We need a drink. While in the wilderness, the Israelites were thirsty and the Almighty provided water for them from a rock. In trying to see how ancient artists might have viewed this element, the first thing I see is that the rock was an original uncommon source from which to drink water. It eludes to that the truth that God possesses a unique quality to do uncommon things or miracles that cannot be duplicated or matched. He alone is an original unrivaled and uncommon source who makes provision for his people.

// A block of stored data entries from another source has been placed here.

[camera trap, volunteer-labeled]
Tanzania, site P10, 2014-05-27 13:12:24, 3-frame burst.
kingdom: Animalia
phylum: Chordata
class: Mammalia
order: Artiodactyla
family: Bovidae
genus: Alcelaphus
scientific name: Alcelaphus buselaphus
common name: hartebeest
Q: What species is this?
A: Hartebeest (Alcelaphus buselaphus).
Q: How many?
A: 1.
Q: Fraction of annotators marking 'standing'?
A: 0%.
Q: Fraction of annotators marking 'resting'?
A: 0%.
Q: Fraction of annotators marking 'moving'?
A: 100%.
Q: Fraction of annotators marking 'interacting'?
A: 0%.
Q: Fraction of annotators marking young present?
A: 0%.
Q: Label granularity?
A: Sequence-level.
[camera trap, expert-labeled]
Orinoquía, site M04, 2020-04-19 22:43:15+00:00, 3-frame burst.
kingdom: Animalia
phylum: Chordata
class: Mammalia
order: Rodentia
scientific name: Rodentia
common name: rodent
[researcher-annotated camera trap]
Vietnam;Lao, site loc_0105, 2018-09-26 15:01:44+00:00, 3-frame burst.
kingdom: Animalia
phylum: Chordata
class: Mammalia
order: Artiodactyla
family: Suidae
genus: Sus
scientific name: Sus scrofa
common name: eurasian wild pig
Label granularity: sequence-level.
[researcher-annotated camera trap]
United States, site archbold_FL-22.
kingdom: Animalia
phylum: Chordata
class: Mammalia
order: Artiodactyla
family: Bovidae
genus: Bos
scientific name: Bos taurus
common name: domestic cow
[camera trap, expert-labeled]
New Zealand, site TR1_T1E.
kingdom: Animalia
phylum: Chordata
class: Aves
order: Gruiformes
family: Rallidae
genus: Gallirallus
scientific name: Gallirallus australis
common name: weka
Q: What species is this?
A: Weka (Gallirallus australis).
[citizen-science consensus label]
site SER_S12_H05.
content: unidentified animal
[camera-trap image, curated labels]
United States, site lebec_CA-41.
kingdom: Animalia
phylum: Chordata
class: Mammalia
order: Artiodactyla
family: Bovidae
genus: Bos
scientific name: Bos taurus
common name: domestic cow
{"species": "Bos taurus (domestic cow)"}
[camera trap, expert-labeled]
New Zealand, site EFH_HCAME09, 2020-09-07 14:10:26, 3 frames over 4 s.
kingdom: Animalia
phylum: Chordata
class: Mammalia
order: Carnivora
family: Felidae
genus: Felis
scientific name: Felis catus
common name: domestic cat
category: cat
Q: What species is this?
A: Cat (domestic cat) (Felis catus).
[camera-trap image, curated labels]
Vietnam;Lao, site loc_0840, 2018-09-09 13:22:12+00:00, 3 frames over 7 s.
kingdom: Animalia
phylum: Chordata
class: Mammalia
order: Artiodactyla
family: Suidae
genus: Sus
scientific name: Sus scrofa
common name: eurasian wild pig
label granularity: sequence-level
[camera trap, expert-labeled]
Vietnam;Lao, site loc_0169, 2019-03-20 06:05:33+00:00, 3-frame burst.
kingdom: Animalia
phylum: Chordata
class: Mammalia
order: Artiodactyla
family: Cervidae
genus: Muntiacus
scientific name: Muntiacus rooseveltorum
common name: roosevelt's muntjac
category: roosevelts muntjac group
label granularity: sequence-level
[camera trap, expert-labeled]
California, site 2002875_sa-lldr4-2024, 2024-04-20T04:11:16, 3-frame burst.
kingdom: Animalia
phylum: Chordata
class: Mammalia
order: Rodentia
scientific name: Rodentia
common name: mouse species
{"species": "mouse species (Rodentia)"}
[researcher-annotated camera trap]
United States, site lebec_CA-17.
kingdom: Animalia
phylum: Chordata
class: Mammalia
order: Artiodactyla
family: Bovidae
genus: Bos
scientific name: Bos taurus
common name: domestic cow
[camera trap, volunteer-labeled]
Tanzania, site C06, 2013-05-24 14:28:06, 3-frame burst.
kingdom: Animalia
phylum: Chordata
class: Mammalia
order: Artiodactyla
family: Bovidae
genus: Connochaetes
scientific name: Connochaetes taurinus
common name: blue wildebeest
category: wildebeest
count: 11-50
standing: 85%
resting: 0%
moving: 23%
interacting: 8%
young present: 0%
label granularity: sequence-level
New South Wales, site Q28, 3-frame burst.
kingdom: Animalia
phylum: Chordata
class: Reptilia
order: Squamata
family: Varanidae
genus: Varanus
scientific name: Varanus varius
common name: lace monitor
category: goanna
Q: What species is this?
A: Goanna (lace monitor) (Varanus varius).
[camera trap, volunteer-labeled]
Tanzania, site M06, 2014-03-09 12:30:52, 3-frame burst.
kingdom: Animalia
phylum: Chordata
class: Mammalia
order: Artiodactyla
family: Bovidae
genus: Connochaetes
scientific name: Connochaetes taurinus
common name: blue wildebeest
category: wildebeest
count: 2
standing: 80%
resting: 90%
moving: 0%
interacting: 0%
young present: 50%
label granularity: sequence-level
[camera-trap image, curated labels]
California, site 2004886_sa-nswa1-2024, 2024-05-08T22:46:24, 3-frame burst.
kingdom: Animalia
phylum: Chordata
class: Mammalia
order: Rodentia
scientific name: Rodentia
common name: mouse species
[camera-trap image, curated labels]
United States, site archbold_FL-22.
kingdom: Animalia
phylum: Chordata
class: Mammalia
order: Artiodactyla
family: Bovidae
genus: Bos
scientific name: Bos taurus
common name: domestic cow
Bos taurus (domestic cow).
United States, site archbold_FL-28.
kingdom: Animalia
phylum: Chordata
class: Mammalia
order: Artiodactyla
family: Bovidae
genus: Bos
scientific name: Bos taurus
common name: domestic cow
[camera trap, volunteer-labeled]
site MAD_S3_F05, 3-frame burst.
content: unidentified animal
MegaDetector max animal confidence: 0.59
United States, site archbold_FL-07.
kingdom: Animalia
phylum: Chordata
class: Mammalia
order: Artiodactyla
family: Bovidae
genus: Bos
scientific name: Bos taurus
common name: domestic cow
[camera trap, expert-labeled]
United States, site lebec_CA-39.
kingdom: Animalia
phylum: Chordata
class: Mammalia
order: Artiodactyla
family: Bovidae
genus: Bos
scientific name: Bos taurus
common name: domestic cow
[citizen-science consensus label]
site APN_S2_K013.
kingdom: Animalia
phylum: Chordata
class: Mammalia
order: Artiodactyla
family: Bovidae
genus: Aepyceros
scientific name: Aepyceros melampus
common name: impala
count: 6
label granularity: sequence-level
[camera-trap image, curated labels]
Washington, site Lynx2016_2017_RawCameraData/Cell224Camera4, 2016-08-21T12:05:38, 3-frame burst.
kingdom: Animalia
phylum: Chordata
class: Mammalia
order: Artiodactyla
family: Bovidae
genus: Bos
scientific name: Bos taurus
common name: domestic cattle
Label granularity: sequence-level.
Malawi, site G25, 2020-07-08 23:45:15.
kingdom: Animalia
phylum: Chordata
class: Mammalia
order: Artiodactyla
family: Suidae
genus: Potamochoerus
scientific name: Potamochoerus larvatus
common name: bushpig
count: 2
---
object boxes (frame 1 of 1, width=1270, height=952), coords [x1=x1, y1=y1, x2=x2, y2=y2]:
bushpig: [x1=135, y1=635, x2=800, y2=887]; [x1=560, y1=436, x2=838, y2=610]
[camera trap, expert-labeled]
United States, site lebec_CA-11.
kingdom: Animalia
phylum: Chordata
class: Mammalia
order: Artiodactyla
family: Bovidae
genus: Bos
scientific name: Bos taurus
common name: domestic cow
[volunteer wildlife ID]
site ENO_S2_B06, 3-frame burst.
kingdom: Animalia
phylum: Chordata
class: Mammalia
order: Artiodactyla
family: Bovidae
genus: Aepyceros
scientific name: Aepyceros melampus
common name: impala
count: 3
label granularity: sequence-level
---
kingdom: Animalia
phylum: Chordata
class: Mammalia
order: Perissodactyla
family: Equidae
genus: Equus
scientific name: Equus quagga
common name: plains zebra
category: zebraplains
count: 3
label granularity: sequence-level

Give us this day our daily bread. With a preset table and food ready to eat, the Israelites received nourishment from the hand of God. Men, women, and children ate manna and quail until they were satisfied, yet not one of them was responsible making provisions. It could be that ancient art lovers realized that if God feeds the body, then he may as well be able to satisfy the soul where the seat of one’s emotions, will, and spirit being makes up the inner man. Another way to put it is that they may have saw God as the food source for the soul too.


God does life with his people. Within the community of the Israelites at they wandered through the desert, some ancient art lovers must thought that God is very patient with the Israelites. Although, modern day bible readers often think that God was very impatient. That God would listen to the people and allow the people to express their frustrations and many times ungratefulness demonstrates is temperament and graciousness with his people. One overall message is that we are to be patient with each other as we do life together.